L’annonce publique de la mission confiée au cardinal Zuppi fut faite le 21 mai par la salle de presse du Saint-Siège. Il s’agissait, selon le communiqué officiel de "la tâche de conduire une mission, en accord avec la Secrétairerie d’État, qui puisse contribuer à l’apaisement des tensions dans le conflit en Ukraine, dans l’espoir, jamais démenti par le Saint-Père, que cela puisse mettre en place un parcours de paix". Un parcours de paix qui a commencé par Kiev, avec une visite les 5 et 6 juin, où le cardinal Zuppi a notamment rencontré le président Zelensky.

À travers les communiqués, toujours sibyllins et pesés aux mots près, on voit que la question humanitaire est centrale, notamment l’aide apportée aux blessés de guerre et le soutien aux enfants déplacés.

Puis, le 28 et 29 juin, il s’est rendu à Moscou afin "d’encourager les gestes d’humanité, qui peuvent aider à favoriser une solution à la situation tragique actuelle et à trouver des moyens de parvenir à une paix juste", selon le communiqué du Saint-Siège. Troisième étape de la mission Zuppi, Washington, les 17 et 19 juillet, avec notamment une rencontre avec le président Biden : "Le président Biden et le cardinal Zuppi discuteront des souffrances causées par la guerre brutale de la Russie en Ukraine. Ils discuteront également des efforts déployés par les États-Unis et le Saint-Siège pour fournir une aide humanitaire aux personnes touchées, et de l’accent mis par le Siège pontifical sur le rapatriement des enfants ukrainiens expulsés de force par des responsables russes."

Le retour de Rome ? 

Ce début de mission montre que le Saint-Siège a ciblé les acteurs principaux du conflit : Ukraine, Russie et États-Unis, lieux des trois visites. Reste à voir si d’autres visites se font. Un voyage serait prévu à Pékin pour la mi-août, mais cette annonce officieuse n’a pas encore été confirmée par la Chine. Istanbul et les principales capitales européennes devraient aussi être visitées pour que la mission puisse aboutir à des choses concrètes. À travers les communiqués, toujours sibyllins et pesés aux mots près, on voit que la question humanitaire est centrale, notamment l’aide apportée aux blessés de guerre et le soutien aux enfants déplacés. C’est un sujet qui est à la fois consensuel parmi les belligérants et qui est le plus aisé à traiter, dans un premier temps. La question de la délimitation des frontières, du cessez-le-feu, du retrait des armées voire d’un traité de paix n’est pas encore évoquée de façon publique. Qui pourrait s’en étonner ? Pour être efficace, la diplomatie doit être secrète et se faire dans le secret des alcôves, non être mise sur la place publique. 

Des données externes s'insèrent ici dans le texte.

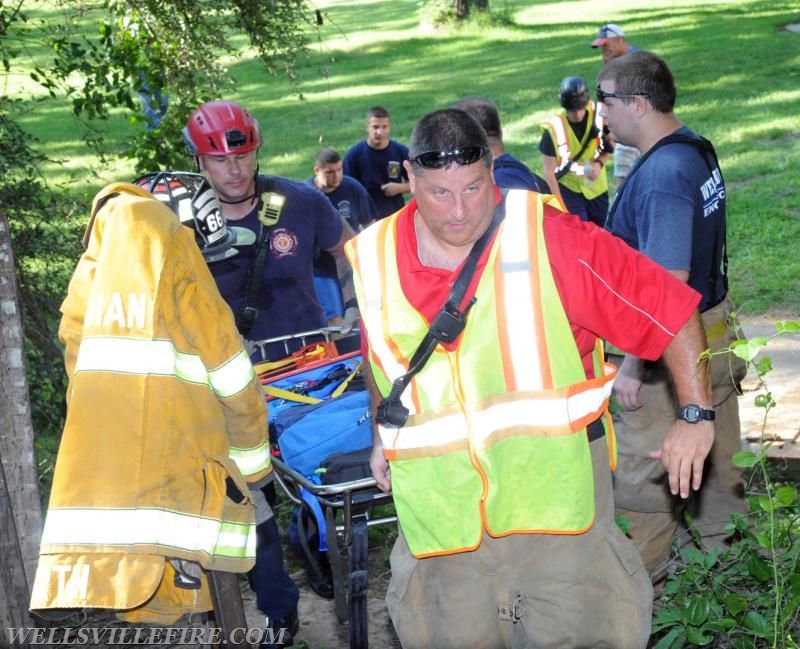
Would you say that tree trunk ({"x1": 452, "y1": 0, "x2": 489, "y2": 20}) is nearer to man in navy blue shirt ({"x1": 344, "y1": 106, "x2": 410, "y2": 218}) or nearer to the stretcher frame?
man in navy blue shirt ({"x1": 344, "y1": 106, "x2": 410, "y2": 218})

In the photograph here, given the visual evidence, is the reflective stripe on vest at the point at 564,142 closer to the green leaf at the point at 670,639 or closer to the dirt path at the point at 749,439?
the dirt path at the point at 749,439

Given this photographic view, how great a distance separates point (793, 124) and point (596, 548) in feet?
42.5

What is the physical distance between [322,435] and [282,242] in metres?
1.32

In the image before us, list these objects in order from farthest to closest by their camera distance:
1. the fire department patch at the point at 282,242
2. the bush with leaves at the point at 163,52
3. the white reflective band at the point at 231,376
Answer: the bush with leaves at the point at 163,52, the fire department patch at the point at 282,242, the white reflective band at the point at 231,376

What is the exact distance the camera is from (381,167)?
10570 mm

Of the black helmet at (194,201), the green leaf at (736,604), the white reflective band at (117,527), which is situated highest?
the black helmet at (194,201)

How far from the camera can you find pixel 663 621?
412 centimetres

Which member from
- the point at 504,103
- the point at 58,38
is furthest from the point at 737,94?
the point at 58,38

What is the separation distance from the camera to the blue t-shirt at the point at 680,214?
4516 millimetres

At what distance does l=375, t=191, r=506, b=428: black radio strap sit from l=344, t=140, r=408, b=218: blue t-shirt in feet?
23.2

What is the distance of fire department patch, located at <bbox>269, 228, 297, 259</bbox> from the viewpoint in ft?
17.9

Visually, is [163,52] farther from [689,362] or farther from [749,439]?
[689,362]

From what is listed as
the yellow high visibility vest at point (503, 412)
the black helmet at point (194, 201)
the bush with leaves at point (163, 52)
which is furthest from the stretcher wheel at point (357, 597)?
the bush with leaves at point (163, 52)

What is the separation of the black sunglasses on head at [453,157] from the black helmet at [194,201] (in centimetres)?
103
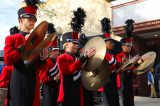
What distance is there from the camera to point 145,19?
16906 millimetres

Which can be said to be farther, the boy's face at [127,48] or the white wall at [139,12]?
the white wall at [139,12]

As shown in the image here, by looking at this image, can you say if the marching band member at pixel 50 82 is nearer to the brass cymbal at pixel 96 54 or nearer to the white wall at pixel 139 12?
the brass cymbal at pixel 96 54

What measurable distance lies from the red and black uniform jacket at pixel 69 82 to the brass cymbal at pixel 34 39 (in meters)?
1.58

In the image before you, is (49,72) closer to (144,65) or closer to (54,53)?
(54,53)

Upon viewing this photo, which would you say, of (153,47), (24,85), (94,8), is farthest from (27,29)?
(94,8)

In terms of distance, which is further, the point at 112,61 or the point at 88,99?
the point at 88,99

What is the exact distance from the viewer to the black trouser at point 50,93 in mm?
6684

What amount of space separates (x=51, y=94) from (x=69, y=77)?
1181mm

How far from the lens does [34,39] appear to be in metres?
3.98

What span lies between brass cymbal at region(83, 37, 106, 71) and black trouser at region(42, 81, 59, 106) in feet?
4.26

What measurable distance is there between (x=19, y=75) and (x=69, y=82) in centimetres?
166

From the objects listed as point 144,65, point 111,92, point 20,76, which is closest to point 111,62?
point 111,92

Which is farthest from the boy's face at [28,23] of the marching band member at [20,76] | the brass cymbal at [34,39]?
the brass cymbal at [34,39]

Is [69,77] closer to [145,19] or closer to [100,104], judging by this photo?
[100,104]
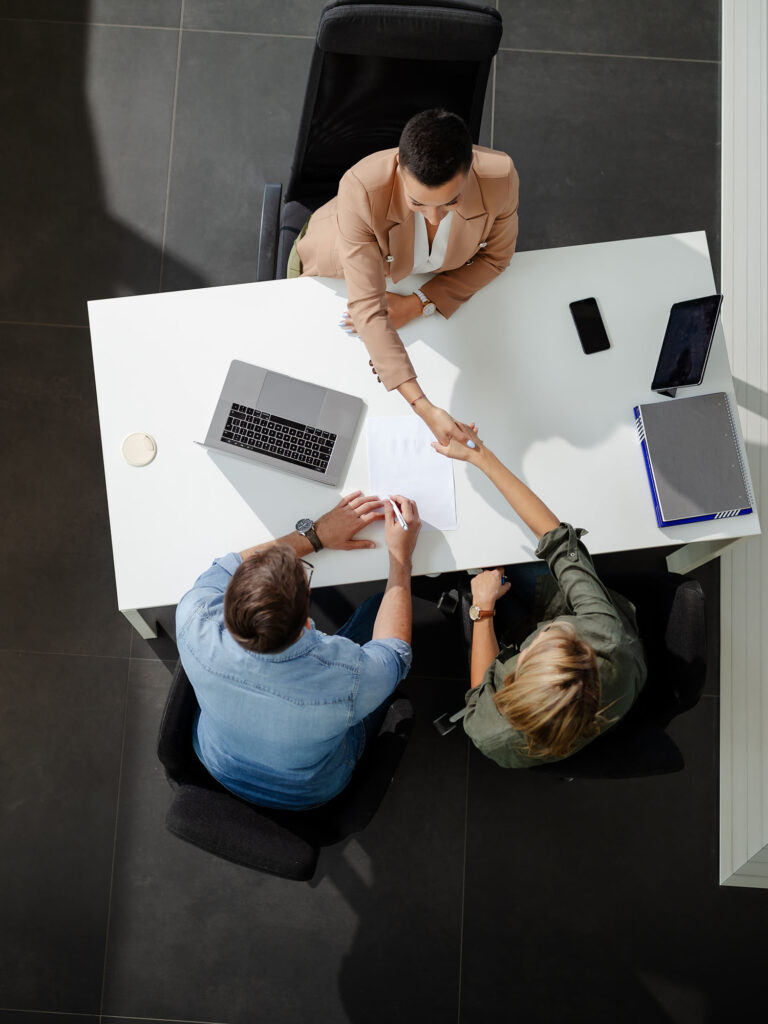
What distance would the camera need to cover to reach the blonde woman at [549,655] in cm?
157

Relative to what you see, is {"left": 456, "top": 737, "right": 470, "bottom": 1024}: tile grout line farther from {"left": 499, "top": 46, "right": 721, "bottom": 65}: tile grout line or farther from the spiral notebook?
{"left": 499, "top": 46, "right": 721, "bottom": 65}: tile grout line

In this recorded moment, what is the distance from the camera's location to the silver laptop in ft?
6.51

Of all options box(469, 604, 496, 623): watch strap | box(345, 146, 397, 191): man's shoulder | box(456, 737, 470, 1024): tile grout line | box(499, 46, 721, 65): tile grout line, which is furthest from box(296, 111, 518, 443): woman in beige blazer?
box(499, 46, 721, 65): tile grout line

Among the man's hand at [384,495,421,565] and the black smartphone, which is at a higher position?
the black smartphone

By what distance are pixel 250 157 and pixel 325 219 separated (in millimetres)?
1094

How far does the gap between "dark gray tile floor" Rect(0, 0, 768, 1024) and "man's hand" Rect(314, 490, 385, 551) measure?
77 centimetres

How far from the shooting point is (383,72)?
1950 mm

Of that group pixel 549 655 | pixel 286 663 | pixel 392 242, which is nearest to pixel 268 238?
pixel 392 242

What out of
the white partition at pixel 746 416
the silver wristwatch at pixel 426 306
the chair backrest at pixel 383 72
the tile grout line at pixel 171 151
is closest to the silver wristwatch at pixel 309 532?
the silver wristwatch at pixel 426 306

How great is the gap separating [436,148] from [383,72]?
0.46 metres

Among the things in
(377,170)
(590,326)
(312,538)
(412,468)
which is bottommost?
(312,538)

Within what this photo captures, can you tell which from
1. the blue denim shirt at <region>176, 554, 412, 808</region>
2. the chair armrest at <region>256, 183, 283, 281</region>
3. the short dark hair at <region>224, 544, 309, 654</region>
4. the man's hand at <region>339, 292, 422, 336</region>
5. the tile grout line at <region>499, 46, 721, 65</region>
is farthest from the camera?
the tile grout line at <region>499, 46, 721, 65</region>

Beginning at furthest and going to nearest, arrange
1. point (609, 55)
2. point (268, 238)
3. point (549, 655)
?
point (609, 55)
point (268, 238)
point (549, 655)

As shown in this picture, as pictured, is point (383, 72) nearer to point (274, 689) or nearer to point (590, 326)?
point (590, 326)
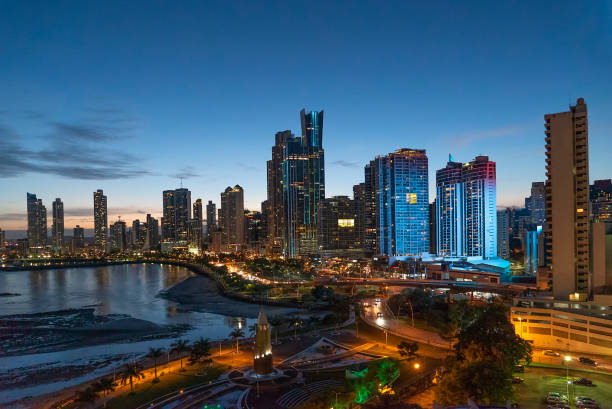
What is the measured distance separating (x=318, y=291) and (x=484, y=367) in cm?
4100

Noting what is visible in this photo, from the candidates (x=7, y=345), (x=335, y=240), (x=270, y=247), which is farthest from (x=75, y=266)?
(x=7, y=345)

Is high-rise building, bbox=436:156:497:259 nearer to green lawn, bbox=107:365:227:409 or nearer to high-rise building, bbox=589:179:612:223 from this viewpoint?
high-rise building, bbox=589:179:612:223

Reste à voir ce qui aboutira de ces missions de paix. Pour l’instant, cela permet au Saint-Siège de revenir dans le jeu des négociations et de jouer son rôle habituel de bons offices et de terrain neutre avec qui parler. Quant à l’arrêt des combats et l’établissement d’une structure solide de paix, cela demeure un horizon lointain qui échappe à la seule bonne volonté du Pape et de son envoyé spécial.